子供を産んで国家に貢献?

菅義偉

 安倍首相の「新三本の矢」が掲げる「50年後にも人口1億人維持」や「希望出生率1.8の実現」はまず無理だろう……という記事をここ何日か書いていたら、テレビ番組に出演した菅義偉官房長官が問題発言。

 福山雅治と吹石一恵の結婚について、「この結婚を機に、ママさんたちが一緒に子供を産みたいとか、そういう形で国家に貢献してくれたらいいなと思っています。

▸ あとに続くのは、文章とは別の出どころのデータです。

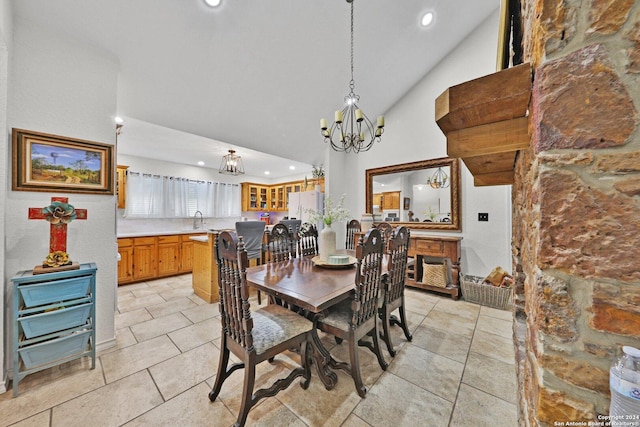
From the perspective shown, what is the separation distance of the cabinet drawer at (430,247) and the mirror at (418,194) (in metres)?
0.44

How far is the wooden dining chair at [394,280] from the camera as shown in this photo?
80.7 inches

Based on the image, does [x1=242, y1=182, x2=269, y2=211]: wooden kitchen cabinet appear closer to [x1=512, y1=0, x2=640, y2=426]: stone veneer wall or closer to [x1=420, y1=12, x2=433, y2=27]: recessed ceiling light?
[x1=420, y1=12, x2=433, y2=27]: recessed ceiling light

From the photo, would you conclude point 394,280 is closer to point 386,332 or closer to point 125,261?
point 386,332

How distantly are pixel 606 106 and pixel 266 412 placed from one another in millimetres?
2008

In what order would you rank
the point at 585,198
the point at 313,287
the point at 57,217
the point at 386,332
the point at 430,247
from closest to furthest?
the point at 585,198 → the point at 313,287 → the point at 57,217 → the point at 386,332 → the point at 430,247

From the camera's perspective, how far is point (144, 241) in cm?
416

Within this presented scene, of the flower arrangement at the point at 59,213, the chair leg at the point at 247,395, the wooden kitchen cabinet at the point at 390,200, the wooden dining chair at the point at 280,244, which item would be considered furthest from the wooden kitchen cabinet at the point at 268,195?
the chair leg at the point at 247,395

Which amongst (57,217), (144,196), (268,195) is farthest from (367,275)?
(268,195)

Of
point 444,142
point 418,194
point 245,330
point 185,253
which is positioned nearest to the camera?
point 245,330

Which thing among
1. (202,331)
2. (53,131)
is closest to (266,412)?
(202,331)

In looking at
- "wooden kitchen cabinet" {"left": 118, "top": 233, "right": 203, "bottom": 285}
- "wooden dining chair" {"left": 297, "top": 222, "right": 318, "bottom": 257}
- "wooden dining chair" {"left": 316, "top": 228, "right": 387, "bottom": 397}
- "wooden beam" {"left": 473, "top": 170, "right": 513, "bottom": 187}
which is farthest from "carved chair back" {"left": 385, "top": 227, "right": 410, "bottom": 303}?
"wooden kitchen cabinet" {"left": 118, "top": 233, "right": 203, "bottom": 285}

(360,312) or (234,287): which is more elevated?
(234,287)

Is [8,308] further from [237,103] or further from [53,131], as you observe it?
[237,103]

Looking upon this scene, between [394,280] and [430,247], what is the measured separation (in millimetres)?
1695
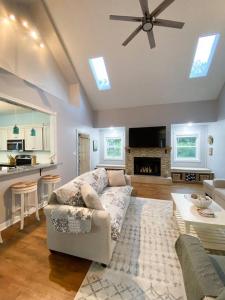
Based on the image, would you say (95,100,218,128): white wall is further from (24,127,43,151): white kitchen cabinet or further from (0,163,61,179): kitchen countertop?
(0,163,61,179): kitchen countertop

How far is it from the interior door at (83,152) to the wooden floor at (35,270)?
341 centimetres

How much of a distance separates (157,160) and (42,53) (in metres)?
5.38

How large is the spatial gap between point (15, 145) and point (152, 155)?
5357mm

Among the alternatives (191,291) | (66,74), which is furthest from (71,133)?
(191,291)

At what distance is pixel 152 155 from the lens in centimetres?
653

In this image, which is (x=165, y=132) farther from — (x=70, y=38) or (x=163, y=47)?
(x=70, y=38)

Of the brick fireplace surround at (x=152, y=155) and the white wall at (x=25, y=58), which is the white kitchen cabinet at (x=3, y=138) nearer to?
the white wall at (x=25, y=58)

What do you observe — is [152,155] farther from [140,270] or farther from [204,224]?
[140,270]

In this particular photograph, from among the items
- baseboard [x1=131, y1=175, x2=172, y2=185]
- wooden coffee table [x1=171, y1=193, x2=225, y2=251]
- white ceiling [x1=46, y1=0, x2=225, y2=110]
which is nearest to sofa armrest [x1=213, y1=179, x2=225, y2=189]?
wooden coffee table [x1=171, y1=193, x2=225, y2=251]

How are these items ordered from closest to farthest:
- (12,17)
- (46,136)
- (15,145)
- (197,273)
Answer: (197,273), (12,17), (46,136), (15,145)

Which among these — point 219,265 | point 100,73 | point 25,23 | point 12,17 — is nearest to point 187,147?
point 100,73

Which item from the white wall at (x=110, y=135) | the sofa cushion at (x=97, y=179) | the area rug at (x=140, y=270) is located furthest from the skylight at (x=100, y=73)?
the area rug at (x=140, y=270)

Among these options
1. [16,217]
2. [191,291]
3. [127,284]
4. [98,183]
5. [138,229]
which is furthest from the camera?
[98,183]

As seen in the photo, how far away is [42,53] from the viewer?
397 cm
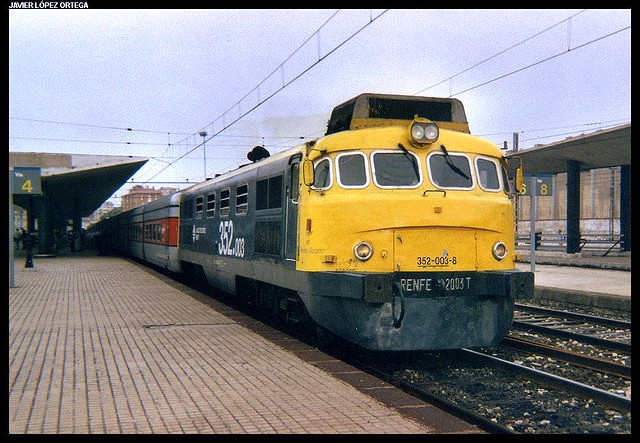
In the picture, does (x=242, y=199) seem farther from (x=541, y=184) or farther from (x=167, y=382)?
(x=541, y=184)

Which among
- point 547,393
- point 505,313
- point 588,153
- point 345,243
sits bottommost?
point 547,393

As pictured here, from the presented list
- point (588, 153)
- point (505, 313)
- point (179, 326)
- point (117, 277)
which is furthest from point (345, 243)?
point (588, 153)

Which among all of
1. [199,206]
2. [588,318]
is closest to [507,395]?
[588,318]

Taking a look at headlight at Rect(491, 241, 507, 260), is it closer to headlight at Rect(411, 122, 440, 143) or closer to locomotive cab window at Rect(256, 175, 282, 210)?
headlight at Rect(411, 122, 440, 143)

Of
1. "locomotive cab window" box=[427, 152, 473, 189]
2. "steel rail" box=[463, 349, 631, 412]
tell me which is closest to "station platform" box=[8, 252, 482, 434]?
"steel rail" box=[463, 349, 631, 412]

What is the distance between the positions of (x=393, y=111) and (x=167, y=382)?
4.45 metres

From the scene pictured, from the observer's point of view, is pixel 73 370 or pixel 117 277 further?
pixel 117 277

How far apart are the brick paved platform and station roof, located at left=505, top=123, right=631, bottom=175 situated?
1327cm

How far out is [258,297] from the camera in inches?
446

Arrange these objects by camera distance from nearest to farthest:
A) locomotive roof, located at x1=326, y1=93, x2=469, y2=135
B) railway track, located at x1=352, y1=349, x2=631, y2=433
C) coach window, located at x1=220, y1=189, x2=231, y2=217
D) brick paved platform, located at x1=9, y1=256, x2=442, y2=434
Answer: brick paved platform, located at x1=9, y1=256, x2=442, y2=434
railway track, located at x1=352, y1=349, x2=631, y2=433
locomotive roof, located at x1=326, y1=93, x2=469, y2=135
coach window, located at x1=220, y1=189, x2=231, y2=217

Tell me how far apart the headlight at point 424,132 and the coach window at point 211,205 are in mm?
6653

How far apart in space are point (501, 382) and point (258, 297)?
4959mm

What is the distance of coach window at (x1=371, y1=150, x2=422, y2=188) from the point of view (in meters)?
8.16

たくさん産んで下さい」と発言したらしい。

 これはこれで問題だとは思うのだが、じつは「出産は国家に対する貢献である」という考えは管官房長官だけでなく、自民党議員の一部(あるいは大多数)が持っている感覚であるらしいのだ。

 例えば昨年3月には自民党の二之湯智参議院議員が、与党の代表質問の中で「結婚しているのに子供を持つことが社会人としての義務だと考えない人たちが増えている」ことを問題視し、「子供を産み、立派に育てることが国家に対する最大の貢献」だと発言しようとしたところ、これを事前に公明党にたしなめられて修正したという話があった(参考)。

 言うまでもなく、人口減少とそれに伴う超高齢化社会の到来は日本にとって最大の「存立危機事態」なのだ。この問題が解決しないことには、超高齢化による社会保障費の増大、労働人口減少による生産と消費の落ち込み、税収の減少による財政破綻、国家債務の国民の生活と安全に関わる警察・消防・国防などの従事者が確保できなくなるなどの弊害が生まれる。僕は集団的自衛権行使容認による徴兵制は心配していないが、日本の人口減少による徴兵制は十分に考えられると思っているぐらいだ。

 だが日本が抱える問題の多くは、少子化さえ解消すれば問題にならないものであったりする。子供が増えたからといっていきなりそれが労働者となり納税者になってくれるわけではないが、子供を持つ家庭は子育てにかなりのお金をかける。衣料品、おもちゃ、学用品、学習塾、習い事、食費も増える。住居も広いところに引っ越したくなるし、大きな車もほしくなるだろう。それらは回り回って日本の経済を潤すのだ。

 子供は社会に貢献している。子供を産む親だって社会に貢献している。だから「出産は国家に対する貢献である」という考えは、ひとつの事実としては間違っていない。「子供は社会の宝」なのだ。ならばなぜ、これが問題発言になってしまうのか……。

 それは結局、国家の側が「子供を持つ家庭」に負担を押し付けて、国家の側からは何もしてくれていないからではないのか。「結婚して子供を産むのが社会人としての義務だ」「子供を産んで国家に貢献しろ」などと言う国が、子供を持つ家庭や親に一体何をしてくれるんだ? 自分たちは何もしないくせに、「義務」だの「貢献」だのという言葉で何とかしようとするのは虫がよすぎないかねぇ……。